(Task to carry out):
Make an exact copy of the listing, without images.

(Given material):
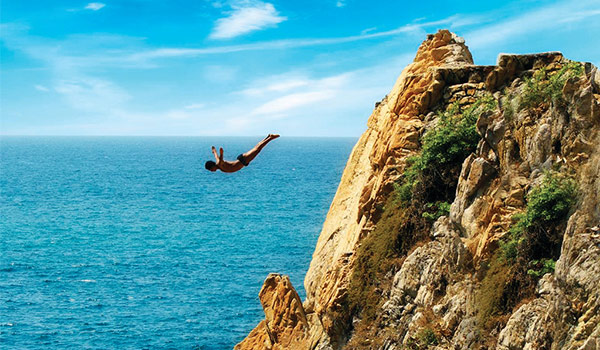 Diver jumping off a high cliff to the ocean below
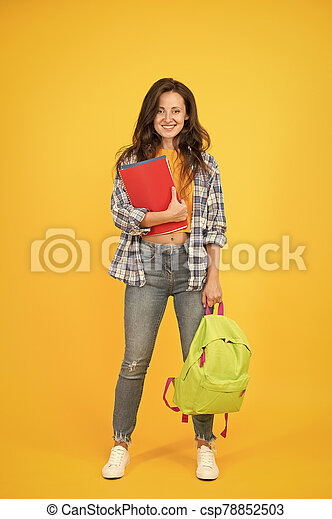 Clever forever. Girl student yello background. Happy girl back to school. Pretty girl borrow books in library. Smart girl smile in casual wear. Education and learning. Knowledge and skills - csp78852503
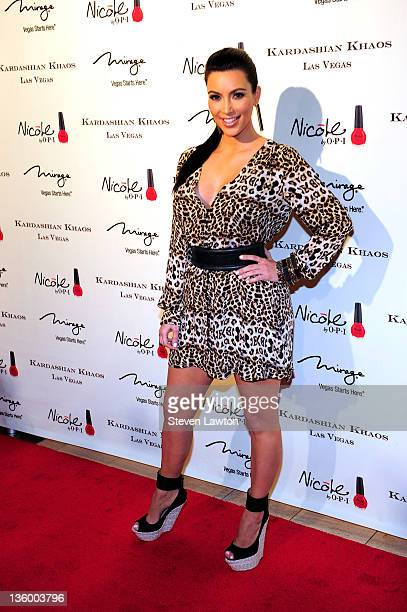 Television personality Kim Kardashian arrives at the grand opening of the Kardashian Khaos store at The Mirage Hotel Casino on December 15 2011 in...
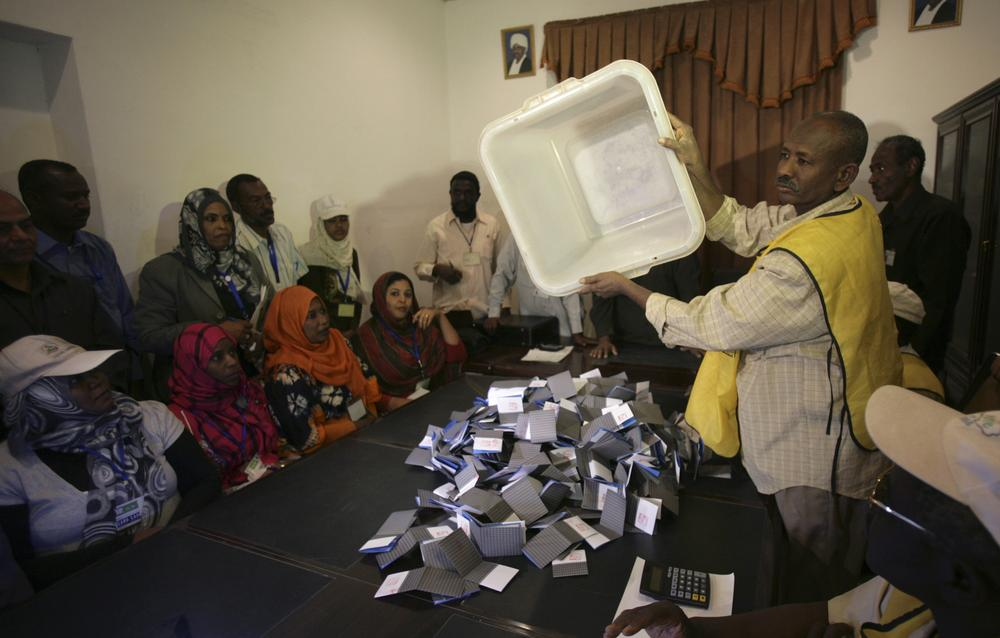 A polling staff member empties a ballot box at the end of a weeklong voting process, at a polling center in Khartoum, Sudan. (AP)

(Worked solution):
 Diver jumping off a high cliff to the ocean below
 Clever forever. Girl student yello background. Happy girl back to school. Pretty girl borrow books in library. Smart girl smile in casual wear. Education and learning. Knowledge and skills - csp78852503
 Television personality Kim Kardashian arrives at the grand opening of the Kardashian Khaos store at The Mirage Hotel Casino on December 15 2011 in...
 A polling staff member empties a ballot box at the end of a weeklong voting process, at a polling center in Khartoum, Sudan. (AP)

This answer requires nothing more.